“We can’t find anything wrong.”
“The labs are normal.”
“Has she seen a therapist?”
“There isn’t any other medication to try.”
“One headache for an entire year?”
For two years, we have been in and out of specialists’ offices searching for answers to why our 15-year-old daughter feels so ill all the time. Answers for the severe joint pain, an unrelenting headache that left her bedridden some days, the nausea and stomach pain, stiff and sore neck, the visual disturbance, the cognitive fog…
For two years, I suggested a trial of treatment for Lyme disease. There was no rash that I can recall-or a specific incident that I can pinpoint as the moment that this all began. And a negative Western Blot test stops doctors in their tracks. However, symptom-wise, she has every one. See her Lyme Bingo Card above. Despite bringing in numerous scholarly articles and symptom lists, watching her fail multiple medications, interventions, “normal” evaluations, and diagnostic testing, we got nowhere fast.
Yes, we tried holistic treatments, chiropractors, acupuncture, massage, aromatherapy.
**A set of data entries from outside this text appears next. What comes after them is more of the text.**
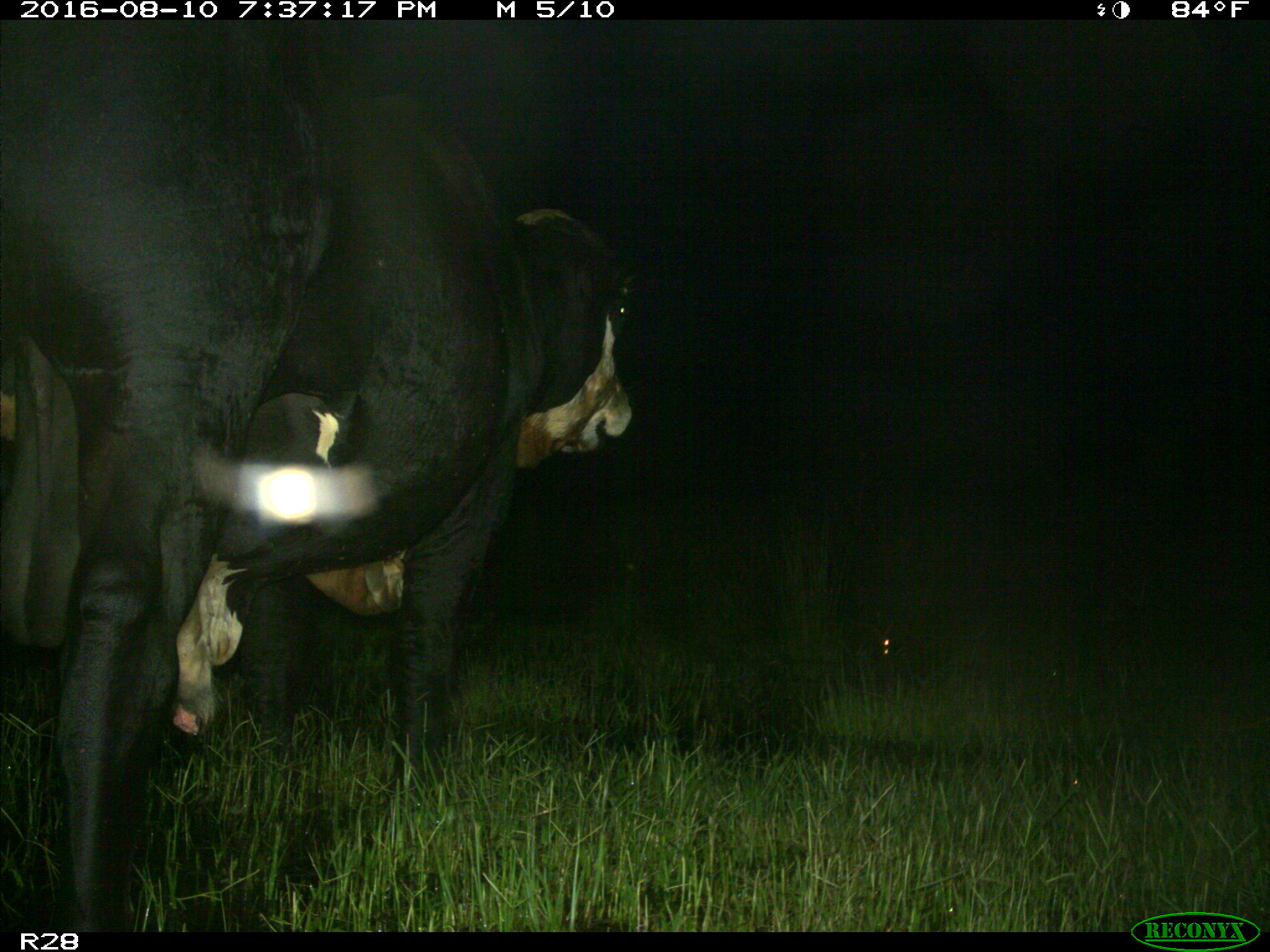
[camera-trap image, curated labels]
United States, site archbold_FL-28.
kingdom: Animalia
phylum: Chordata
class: Mammalia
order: Artiodactyla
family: Bovidae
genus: Bos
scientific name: Bos taurus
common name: domestic cow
No luck.
Her knees blew up last week. While she had been coping with joint pain and swelling for many years, never had she dealt with anything to this degree. Her right knee was affected worse than her left, but they were both affected. A visit to an orthopedic urgent care and a few x-rays later showed her knees were “normal.” We’ve grown to loathe that word. The provider said she could not drain the fluid because it was not in the joints, but instead, was in the soft tissue surrounding the joints. The pain and swelling were so severe that she was on crutches for several days.
It was at that point that, we decided to track down a physician who specializes in diagnosis and treatment of Lyme disease to evaluate our daughter. We traveled to a doctor just outside of NYC for an appointment. The downside of seeing one of these specialists is that many do not take medical insurance. The up side? For the first time, she felt like someone really heard her and understood what she was going through. Someone who knew exactly where she had pain and understood the impact this has had on her life. We are now starting oral antibiotic treatment and, for the first time in a long time, are hopeful that we might have an answer, a direction. Cautious optimism…we’ll take that for now.